Oltre al rischio bolla di sapone e oltre alle querele annunciate da MFA, ora c’è il rischio di querele da parte della sua ex consorte, della quale il nome viene inspiegabilmente taciuto.

La faccenda comunque non è ben chiara, anzi è decisamente misteriosa. Per quattro motivi. Il primo è che proprio perché la sua ex è stata a Boston in quel periodo (ammesso che sia vero e che venga provato) MAF avrebbe potuto confezionare meglio, su misura, il suo auto accusarsi di avere collaborato al rapimento di Emanuela Orlandi, consenziente, per conto di un fino ad oggi purtroppo imprecisato e imprecisabile “gruppo di intelligence del Vaticano”.

Il secondo motivo è che fino a ieri lo stesso Corriere della Sera dava per sicuro che la sigla Phoenix era stata usata in quelle lettere dai nostri servizi segreti civili, all’epoca in sigla Sisde. Il giornalista del Corriere della Sera Fabrizio Peronaci, autore degli articoli in questione, e Pietro Orlandi, fratello di Emanuela, lo hanno anche scritto nel loro libro “Mia sorella Emanuela”. E vi hanno sostenuto che a dirlo a Pietro è stato già nell’83 l’amico di famiglia Giulio Gangi, all’epoca da poco tempo in servizio proprio al Sisde.

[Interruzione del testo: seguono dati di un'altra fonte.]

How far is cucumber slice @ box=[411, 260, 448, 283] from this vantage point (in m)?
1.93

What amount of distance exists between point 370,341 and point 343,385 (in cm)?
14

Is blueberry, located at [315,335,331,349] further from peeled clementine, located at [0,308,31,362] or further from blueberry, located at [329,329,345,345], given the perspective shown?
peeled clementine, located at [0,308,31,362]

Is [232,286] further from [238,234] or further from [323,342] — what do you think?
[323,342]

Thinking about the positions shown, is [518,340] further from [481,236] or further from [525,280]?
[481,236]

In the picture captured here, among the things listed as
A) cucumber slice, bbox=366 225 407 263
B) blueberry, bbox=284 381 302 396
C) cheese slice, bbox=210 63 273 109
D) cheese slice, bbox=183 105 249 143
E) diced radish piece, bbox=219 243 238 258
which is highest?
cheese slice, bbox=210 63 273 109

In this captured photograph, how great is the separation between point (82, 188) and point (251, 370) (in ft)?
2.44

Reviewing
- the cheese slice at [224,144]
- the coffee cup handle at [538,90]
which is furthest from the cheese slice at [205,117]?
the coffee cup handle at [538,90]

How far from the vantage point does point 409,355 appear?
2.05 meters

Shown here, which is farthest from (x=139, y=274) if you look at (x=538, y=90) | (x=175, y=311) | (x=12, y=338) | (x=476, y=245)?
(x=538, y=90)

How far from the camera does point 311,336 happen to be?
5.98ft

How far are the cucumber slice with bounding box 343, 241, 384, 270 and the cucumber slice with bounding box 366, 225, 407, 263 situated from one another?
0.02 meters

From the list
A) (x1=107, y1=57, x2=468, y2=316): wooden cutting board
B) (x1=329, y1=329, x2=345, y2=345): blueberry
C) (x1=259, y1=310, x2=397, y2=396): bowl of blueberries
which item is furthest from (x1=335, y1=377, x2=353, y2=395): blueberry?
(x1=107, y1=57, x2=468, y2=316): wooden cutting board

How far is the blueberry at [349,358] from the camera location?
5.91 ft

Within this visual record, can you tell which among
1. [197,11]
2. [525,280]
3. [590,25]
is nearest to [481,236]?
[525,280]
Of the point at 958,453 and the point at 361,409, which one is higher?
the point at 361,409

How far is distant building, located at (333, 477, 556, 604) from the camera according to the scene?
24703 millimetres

Il terzo motivo è che Gangi, da me consultato, nega recisamente la circostanza: “Mi sono limitato a dire “Boh, forse sono i nostri che cercano di muovere le acque” quando si seppe della prima lettera firmata Phoenix. Oltretutto, io al Sisde ero già stato allontanato dalle ricerche riguardanti Emanuela”.

Il quarto motivo è che l’ex colonnello Guenter Bohnsack della Stasi, nome dei servizi segreti della Germania allora comunista, il 3 giugno 2002 mi ha dichiarato che era la X Divisione della Stasi a fabbricare quei comunicati così come fabbricava anche quelli a firma del fantomatico Fronte Anticristiano Turkesh.

Insomma, tanto per cambiare anche per le lettere da Boston c’è da aspettare altre verifiche. Spostando così per l’ennesima volta in avanti il momento della verità. Che somiglia purtroppo sempre di più al famoso arrivo di Godot.